Bir zamanlar, BAE’nin 15 Temmuzun finansörü olduğunu duyduk belli bir zaman sonra BAE ile ortak hareket edecek duruma geldik, Kralı karşılamaktan memnuniyet duyduk, Ekonomik kurtuluş için bir seçenek bulduk. Rabia işaretleri ile her ortamda nutuk attık ve Mısır’ın meşru Cumhurbaşkanına yapılanları kınadık. Ancak Sisi tarafından idamı istenen bir gencin ülkemizden eline ters kelepçe takılarak Sisi’ye teslimini yaptık. Önce Savunuldu bu hareket kamuoyunda, sonrasında birkaç polis günah keçisi ilan edildi, arkasından saldırı polis memurlarıyla kapandı. Suudi’ler ile ilişkilerimiz bozuldu, bunu isteyen Suudun Sahibiydi, Hatta Kaşıkçı Cinayetinin ülkemizde yapılmasını istediler ve de öyle oldu. Bunun arkasını bırakmayacağımızı bu sürecin takipçisi olacağımızı söyledik ancak geldiğimiz noktada Yargı sürecinin devamını Suud’a devrettik, bundan sonra onlar yürütecekler; hakikaten iyi yürütüyorlar bu iş…

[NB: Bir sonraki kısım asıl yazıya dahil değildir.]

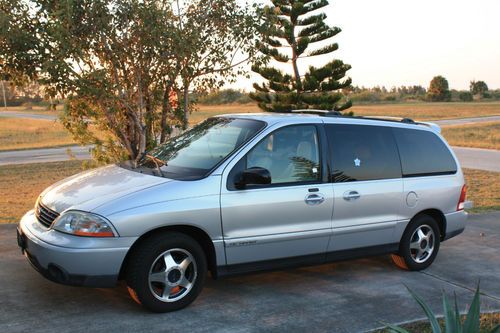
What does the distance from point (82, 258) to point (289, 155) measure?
2077mm

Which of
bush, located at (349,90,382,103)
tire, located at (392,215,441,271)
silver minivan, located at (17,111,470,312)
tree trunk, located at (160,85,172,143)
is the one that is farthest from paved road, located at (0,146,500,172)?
bush, located at (349,90,382,103)

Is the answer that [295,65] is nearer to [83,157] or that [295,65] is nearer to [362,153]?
[83,157]

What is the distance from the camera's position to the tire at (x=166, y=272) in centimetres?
457

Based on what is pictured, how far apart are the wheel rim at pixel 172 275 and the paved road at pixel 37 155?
16418 millimetres

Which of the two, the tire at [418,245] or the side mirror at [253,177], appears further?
the tire at [418,245]

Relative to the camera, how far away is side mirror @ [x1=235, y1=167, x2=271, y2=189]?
4.93 m

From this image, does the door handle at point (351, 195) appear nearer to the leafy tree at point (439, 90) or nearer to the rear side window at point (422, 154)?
the rear side window at point (422, 154)

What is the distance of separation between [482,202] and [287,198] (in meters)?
7.21

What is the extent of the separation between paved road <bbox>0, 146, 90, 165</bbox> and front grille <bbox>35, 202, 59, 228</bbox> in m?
15.7

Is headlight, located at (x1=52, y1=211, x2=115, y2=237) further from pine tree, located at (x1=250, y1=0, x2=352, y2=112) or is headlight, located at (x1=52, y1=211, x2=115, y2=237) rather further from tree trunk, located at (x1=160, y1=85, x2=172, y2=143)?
pine tree, located at (x1=250, y1=0, x2=352, y2=112)

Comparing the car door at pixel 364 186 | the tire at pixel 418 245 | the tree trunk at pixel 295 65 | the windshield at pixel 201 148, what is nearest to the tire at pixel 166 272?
the windshield at pixel 201 148

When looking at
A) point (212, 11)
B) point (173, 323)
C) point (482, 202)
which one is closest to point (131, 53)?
point (212, 11)

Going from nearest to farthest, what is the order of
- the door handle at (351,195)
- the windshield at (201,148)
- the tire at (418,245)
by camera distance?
the windshield at (201,148), the door handle at (351,195), the tire at (418,245)

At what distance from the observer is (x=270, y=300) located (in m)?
5.20
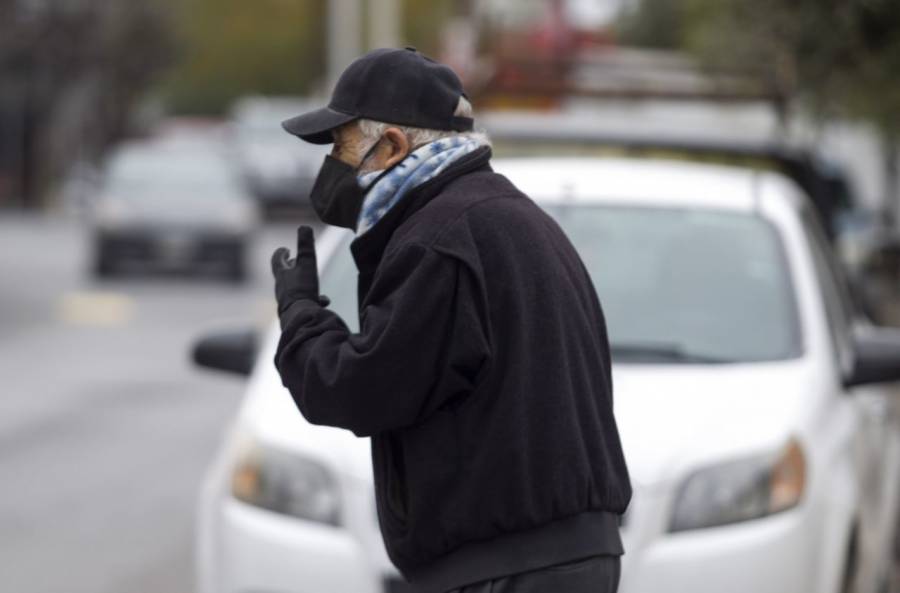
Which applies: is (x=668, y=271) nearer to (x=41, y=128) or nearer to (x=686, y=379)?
(x=686, y=379)

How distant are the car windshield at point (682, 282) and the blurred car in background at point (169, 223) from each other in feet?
59.8

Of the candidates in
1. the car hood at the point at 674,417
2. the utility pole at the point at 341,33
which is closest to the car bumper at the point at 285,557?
the car hood at the point at 674,417

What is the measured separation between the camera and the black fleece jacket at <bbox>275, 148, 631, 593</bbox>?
340cm

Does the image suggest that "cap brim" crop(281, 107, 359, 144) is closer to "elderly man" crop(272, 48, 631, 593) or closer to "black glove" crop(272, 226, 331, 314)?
"elderly man" crop(272, 48, 631, 593)

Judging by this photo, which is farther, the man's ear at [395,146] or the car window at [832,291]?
the car window at [832,291]

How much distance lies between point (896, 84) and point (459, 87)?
6.73 meters

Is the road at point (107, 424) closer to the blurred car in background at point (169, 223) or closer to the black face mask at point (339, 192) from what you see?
the blurred car in background at point (169, 223)

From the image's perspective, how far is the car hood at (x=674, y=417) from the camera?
5.18 metres

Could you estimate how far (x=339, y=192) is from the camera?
361cm

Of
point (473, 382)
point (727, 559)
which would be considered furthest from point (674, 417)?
point (473, 382)

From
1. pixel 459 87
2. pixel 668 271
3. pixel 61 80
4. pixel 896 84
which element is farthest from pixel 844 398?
pixel 61 80

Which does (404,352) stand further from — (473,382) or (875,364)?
(875,364)

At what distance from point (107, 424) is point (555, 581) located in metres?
9.14

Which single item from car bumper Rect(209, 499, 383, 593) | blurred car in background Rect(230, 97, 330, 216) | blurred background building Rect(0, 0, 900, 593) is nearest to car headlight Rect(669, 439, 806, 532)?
car bumper Rect(209, 499, 383, 593)
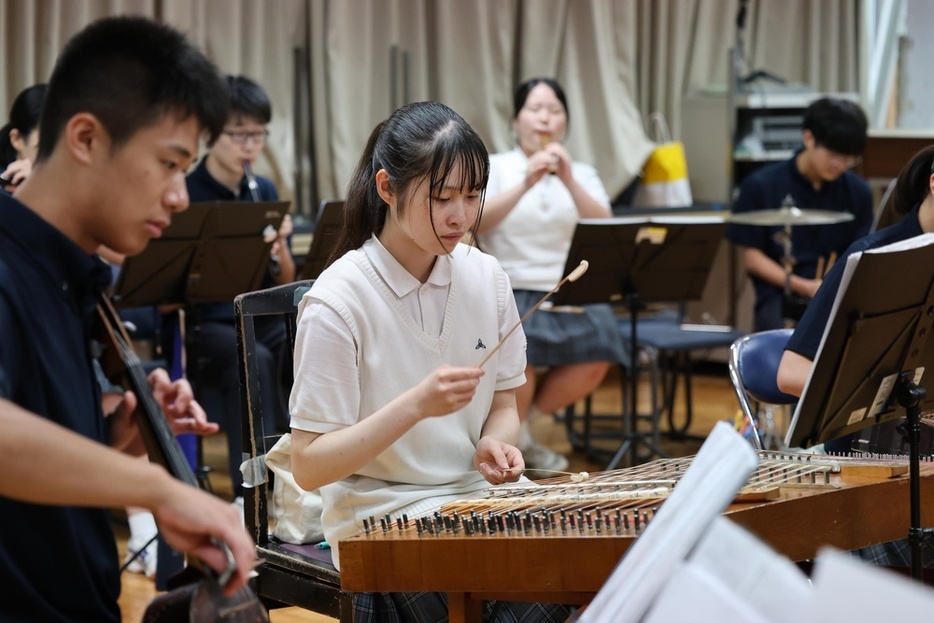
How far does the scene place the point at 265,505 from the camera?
2303 mm

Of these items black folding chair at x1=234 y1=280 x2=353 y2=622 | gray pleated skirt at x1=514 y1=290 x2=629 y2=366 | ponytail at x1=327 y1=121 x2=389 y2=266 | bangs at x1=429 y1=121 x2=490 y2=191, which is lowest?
gray pleated skirt at x1=514 y1=290 x2=629 y2=366

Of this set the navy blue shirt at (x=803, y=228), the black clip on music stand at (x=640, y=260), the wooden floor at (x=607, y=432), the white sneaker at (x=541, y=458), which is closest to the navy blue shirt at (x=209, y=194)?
the wooden floor at (x=607, y=432)

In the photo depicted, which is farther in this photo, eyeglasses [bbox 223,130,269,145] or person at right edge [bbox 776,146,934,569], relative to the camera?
eyeglasses [bbox 223,130,269,145]

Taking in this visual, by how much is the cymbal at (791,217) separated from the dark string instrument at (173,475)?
11.8ft

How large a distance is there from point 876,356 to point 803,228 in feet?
10.7

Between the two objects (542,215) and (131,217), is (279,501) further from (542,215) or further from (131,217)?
(542,215)

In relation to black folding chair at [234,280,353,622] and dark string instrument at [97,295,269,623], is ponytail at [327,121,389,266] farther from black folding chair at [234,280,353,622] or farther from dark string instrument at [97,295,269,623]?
dark string instrument at [97,295,269,623]

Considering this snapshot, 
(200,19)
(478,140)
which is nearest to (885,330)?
(478,140)

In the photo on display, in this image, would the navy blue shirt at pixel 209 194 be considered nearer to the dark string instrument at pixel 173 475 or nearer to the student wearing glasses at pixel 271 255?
the student wearing glasses at pixel 271 255

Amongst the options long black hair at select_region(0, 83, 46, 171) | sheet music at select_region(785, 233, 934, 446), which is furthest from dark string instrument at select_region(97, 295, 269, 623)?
→ long black hair at select_region(0, 83, 46, 171)

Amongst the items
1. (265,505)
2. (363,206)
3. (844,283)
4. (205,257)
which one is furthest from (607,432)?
(844,283)

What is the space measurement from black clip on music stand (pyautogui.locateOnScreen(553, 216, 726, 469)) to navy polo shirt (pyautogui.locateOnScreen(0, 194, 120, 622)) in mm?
2672

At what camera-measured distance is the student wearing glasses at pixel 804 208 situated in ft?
16.3

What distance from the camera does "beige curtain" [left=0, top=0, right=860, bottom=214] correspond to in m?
5.17
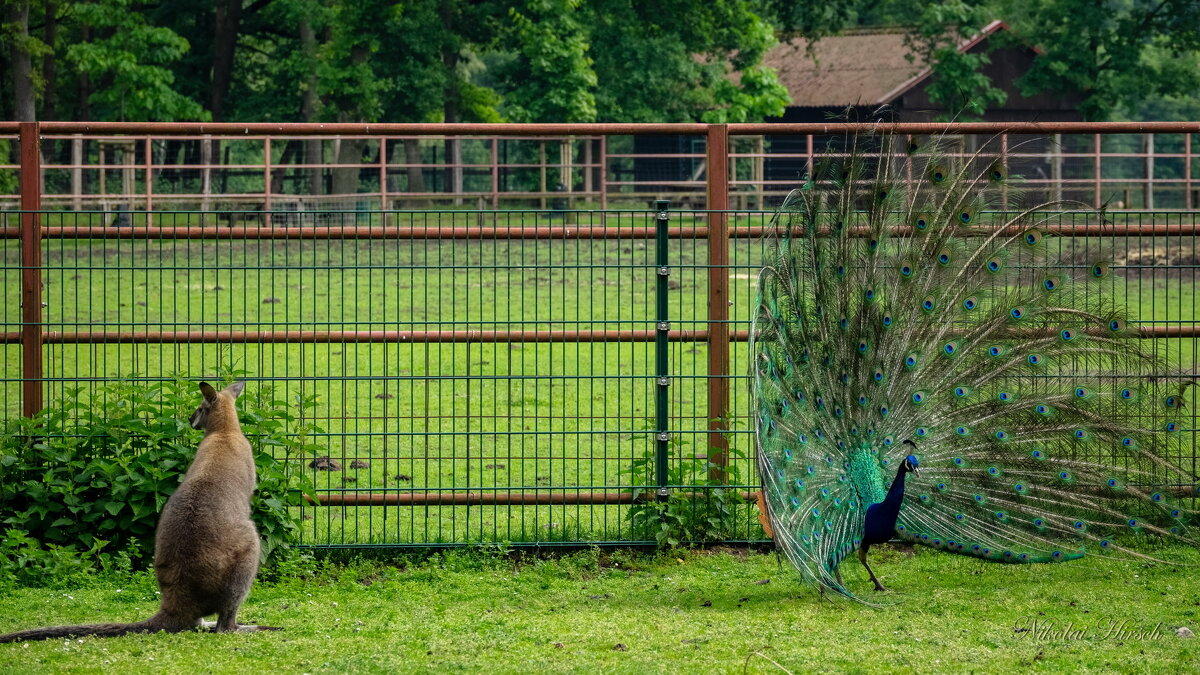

Suriye ah vah Suriye demeye bile yüreğim el vermiyor… Vah Halep vah yıkıldın virane ve harabelerde artık Baykuşlar bile yuva kurmak istemiyor; onlar bile böylesi bir viraneye alışamıyorlar… Eset, Küçük kardeşimiz oldu günlerce ağırladık aramızdan su sızmıyordu ne olduysa azar azar oldu, sanki bir planın gerçekleşmesi için taşlar yerli yerinde oturuyordu. Arap Baharı diye Arap kasırgaları başladı çünkü ben onun kasırga olduğunu ve gittiği her yerden kavurarak geçeceğini söylüyordum tam 12 yıl öncesinde… Suriye ile ilişkilerimiz gayet iyi pasaportlar kalkacaktı neredeyse, vizeler zaten kalkmıştı, giden bellisiz gelen bellisizdi…2009 Yılında Rahmetli Erbakan Hocanın Nihat Genç’le bir televizyon programındaki konuşması beni derinden çok düşündürüyordu ve acaba diye içimde hep bir ukde vardı. Nihat Genç Erbakan Hoca’ya soruyor, Sayın Erbakan şimdi siz bu yönetimin hiçbir başarısı olmadığını mı söylüyorsunuz bu kadar olmaz yahu biraz da görün; mesela Suriye ile vizelerin kalkması kötü mü oldu, ne kadar güzel bundan daha iyisi olabilir mi? Dediğinde Erbakan Hocanın açıklamaları çok manidardı. Sayın Genç siz bilmezsiniz daha çocuksunuz ama ben söyleyeyim BOP böyle yer ediniyor kendisine. Önce vizeleri kalkacak sonra Suriye karıştırılacak çünkü Suriye BOP için önemli bir yer onun parçalanması gerekecek ve sonrasında sıra bizde diyordu. Vizelerin kalkması demek BOP sahipleri teröristleri bizim üzerimizden oraya geçirecekler ve orayı karıştıracaklar, sonrasında iç karışıklık ve derken Suriye yaşanmaz kılınacak diye anlatıyordu ben neredeyse küçük dilim boğazımda mı diye kontrol etmek zorunda kalacaktım. Nihat Genç’te benim gibi dilini yutmuştu. Ben bunları söylüyorum bunlar dikkate alınmazsa yarın dövülecek dizde kalmayacak. Hain… Na…m doktrinini de hemen akabinde anlatıyordu. Önce ekonomik zorluklarla insanların alım gücü düşecek, ardından işsizlik başlayacak aileler yıkılacak, halk zayıf düşecek, inançlar değerini yitirecek ve yenmeye hazır lokmaya gelindiği zaman da bizi bölecekler diyordu. O konuşmalar benim gibi her ayrıntıya dikkat eden biri için, çok anlam ifade ediyordu. Ondan sonraki süreçleri yakından takip etmeye başladım ve şeytanın hangi ayrıntıda gizlendiğini anlamak için çok çaba harcamaya başladım.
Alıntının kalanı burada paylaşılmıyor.